Excerpt to read:
■ ■ ■
Using the Python language module (coming soon)
We are working on a dedicated Python Language Module for Thymis. Once available, you’ll be able to write and run Python code on your devices directly from the Thymis UI — including dependency handling, service setup, and configuration — without dropping into a custom Nix expression.
Until then, you can still achieve the same effect by using the existing Custom Nix Language Module and embedding your Python code in a Nix expression.
Temporary workaround
In your device or tag, add a Custom NixOS Module and use pkgs.writers.writePython3
to build a Python script into the system, then run it via a systemd
service.
Here’s an example that:
- Uses PyYAML to parse a configuration file.
- Simulates reading a temperature value.
- Logs readings to
/var/log/temperature.log
every minute.
systemd.services.temperature-logger = let
# Build a Python script with PyYAML
temperatureLogger = pkgs.writers.writePython3 "temperature_logger" {
libraries = [ pkgs.python3Packages.pyyaml ];
} ''
import yaml
import time
from datetime import datetime
from random import uniform
# Example YAML config (could also come from a file)
config_yaml = """
log_file: "/var/log/temperature.log"
■ ■ ■
Material provided:
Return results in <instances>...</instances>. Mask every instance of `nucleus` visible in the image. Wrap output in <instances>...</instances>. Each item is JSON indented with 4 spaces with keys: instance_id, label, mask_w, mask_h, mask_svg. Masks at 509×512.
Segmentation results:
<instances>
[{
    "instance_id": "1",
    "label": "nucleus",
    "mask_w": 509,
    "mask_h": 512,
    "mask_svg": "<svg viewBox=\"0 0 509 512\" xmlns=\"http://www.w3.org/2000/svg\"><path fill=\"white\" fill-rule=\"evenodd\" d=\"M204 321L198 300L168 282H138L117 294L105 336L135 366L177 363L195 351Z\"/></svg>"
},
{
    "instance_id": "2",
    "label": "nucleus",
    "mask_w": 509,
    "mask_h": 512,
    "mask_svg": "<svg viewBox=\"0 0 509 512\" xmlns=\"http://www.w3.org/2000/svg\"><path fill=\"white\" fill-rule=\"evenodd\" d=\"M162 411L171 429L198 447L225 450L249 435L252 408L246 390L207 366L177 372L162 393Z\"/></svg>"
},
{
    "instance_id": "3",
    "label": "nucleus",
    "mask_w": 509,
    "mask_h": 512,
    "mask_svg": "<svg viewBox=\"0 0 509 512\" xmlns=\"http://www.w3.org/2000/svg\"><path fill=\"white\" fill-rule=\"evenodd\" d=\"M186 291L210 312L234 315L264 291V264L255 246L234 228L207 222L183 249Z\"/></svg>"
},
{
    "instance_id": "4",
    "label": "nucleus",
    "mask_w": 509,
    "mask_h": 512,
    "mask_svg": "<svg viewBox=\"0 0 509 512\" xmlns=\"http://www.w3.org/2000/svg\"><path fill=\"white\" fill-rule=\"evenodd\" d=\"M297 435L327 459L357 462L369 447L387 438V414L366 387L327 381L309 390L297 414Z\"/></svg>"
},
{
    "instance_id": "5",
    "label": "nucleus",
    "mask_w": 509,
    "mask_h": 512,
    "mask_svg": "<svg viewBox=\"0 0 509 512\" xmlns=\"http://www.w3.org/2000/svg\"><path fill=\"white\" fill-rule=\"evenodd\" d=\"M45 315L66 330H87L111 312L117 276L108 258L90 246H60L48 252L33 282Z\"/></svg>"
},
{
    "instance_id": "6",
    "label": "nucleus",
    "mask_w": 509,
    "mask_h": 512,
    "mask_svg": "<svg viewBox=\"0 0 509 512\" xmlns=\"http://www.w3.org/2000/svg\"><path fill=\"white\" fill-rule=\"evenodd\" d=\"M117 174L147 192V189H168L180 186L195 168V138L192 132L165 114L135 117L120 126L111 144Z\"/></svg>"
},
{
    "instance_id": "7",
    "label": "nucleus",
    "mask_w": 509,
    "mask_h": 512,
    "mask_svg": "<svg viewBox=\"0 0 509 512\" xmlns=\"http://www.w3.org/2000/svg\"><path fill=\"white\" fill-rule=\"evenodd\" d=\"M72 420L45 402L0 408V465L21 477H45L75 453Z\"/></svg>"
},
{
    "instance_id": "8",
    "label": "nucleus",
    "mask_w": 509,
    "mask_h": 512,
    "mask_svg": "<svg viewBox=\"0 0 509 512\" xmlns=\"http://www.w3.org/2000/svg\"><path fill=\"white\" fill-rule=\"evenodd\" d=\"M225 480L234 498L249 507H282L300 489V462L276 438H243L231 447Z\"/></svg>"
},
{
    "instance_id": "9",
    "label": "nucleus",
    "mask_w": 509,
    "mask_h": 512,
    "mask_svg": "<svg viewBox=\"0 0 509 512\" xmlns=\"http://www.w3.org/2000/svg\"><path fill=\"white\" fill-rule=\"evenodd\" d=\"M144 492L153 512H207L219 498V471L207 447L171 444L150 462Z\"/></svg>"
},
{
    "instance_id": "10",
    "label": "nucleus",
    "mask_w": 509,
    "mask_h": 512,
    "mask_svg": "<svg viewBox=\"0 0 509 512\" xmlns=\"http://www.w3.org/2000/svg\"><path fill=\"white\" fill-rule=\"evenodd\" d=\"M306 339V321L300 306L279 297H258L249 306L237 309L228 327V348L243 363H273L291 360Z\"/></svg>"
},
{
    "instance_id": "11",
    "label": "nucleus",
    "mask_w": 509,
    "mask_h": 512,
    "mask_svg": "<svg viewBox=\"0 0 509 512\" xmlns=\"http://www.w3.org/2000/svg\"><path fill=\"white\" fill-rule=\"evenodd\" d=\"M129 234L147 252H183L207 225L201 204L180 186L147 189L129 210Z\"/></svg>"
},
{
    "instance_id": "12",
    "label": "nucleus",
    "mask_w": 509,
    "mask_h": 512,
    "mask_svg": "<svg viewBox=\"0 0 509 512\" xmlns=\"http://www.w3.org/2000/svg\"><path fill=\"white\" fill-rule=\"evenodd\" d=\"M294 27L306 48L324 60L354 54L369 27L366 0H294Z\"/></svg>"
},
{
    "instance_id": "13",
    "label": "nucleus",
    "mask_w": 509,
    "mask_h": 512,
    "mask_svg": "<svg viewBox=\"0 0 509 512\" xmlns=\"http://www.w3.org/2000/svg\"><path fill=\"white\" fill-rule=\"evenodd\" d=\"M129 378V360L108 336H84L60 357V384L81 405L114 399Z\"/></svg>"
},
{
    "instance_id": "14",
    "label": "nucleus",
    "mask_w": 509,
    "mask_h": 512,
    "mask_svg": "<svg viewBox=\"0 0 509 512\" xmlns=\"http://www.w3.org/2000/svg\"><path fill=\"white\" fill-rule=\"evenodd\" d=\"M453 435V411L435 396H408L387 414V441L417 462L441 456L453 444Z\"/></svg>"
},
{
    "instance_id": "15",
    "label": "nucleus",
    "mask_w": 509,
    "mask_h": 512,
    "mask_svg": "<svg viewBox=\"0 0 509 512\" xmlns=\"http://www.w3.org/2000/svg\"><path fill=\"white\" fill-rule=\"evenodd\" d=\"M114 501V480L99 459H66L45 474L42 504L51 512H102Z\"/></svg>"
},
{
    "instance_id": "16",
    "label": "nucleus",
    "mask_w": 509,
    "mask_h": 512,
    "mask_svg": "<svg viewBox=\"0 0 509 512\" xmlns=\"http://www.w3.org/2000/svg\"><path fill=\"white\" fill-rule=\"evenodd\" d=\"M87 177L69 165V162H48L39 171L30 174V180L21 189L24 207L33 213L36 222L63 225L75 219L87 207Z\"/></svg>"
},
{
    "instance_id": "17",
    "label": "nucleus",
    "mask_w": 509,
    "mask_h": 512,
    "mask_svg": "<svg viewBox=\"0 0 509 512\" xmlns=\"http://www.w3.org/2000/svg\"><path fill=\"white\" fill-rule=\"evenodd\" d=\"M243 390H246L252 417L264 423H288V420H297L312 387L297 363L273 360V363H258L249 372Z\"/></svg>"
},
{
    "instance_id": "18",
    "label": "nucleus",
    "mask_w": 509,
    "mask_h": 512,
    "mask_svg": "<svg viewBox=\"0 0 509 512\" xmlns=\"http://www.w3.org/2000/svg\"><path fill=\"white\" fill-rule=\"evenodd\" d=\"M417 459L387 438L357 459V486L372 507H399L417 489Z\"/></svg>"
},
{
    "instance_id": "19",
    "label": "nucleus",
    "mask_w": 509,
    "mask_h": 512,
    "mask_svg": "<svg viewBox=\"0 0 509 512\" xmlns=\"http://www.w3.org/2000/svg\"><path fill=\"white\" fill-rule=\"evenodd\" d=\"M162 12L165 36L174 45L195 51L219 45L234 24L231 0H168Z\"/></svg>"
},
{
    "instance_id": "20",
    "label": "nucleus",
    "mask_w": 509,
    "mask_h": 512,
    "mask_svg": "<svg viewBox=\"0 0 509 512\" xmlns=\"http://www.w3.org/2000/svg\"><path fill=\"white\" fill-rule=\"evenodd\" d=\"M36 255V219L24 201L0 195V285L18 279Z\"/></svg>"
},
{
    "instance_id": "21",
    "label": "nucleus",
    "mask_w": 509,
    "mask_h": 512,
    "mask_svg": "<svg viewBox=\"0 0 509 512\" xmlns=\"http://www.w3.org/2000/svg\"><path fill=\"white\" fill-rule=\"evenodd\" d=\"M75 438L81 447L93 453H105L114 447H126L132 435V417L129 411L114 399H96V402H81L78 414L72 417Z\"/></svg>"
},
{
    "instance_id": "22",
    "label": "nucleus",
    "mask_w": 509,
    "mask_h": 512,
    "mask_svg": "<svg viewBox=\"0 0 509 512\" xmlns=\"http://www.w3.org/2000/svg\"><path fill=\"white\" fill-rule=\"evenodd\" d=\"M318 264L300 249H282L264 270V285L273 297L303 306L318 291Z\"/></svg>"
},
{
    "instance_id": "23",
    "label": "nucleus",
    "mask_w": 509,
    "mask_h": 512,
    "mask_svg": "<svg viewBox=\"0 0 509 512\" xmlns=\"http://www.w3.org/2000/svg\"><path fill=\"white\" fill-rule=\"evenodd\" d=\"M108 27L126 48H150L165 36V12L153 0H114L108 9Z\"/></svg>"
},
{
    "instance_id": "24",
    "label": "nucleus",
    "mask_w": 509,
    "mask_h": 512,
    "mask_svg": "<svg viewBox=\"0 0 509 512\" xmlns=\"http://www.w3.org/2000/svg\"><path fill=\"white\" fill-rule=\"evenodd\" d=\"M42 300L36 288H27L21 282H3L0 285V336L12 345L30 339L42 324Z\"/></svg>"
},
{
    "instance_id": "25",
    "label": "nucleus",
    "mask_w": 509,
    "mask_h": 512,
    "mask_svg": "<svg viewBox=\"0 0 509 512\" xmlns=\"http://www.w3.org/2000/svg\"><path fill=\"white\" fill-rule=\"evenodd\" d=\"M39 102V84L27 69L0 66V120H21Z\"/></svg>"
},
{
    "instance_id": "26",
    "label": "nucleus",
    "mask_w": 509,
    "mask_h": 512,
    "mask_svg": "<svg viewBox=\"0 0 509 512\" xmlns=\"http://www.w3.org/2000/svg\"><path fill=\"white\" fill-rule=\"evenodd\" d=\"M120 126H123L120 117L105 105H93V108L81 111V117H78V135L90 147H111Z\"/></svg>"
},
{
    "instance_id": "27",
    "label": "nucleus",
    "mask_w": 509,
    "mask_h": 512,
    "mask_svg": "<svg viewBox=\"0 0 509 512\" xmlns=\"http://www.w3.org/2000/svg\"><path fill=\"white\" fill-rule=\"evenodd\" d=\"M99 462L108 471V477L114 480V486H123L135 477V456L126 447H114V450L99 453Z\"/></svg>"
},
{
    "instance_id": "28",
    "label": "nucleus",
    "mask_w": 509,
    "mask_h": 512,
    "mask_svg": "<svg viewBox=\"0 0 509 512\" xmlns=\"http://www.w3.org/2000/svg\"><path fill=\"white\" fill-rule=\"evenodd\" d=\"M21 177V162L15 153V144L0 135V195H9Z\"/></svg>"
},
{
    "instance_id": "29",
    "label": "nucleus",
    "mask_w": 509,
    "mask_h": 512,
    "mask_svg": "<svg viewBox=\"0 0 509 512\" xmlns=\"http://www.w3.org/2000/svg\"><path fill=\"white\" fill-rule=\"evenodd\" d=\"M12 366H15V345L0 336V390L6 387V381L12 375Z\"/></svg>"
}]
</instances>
■ ■ ■
Work to complete: Reproduce the passage of the Thymis Python page starting with "Until then, you" and going on through "a Nix expression.". The entries come from a separate source, unrelated to the Thymis Python page.

Exercise result:
Until then, you can still achieve the same effect by using the existing Custom Nix Language Module and embedding your Python code in a Nix expression.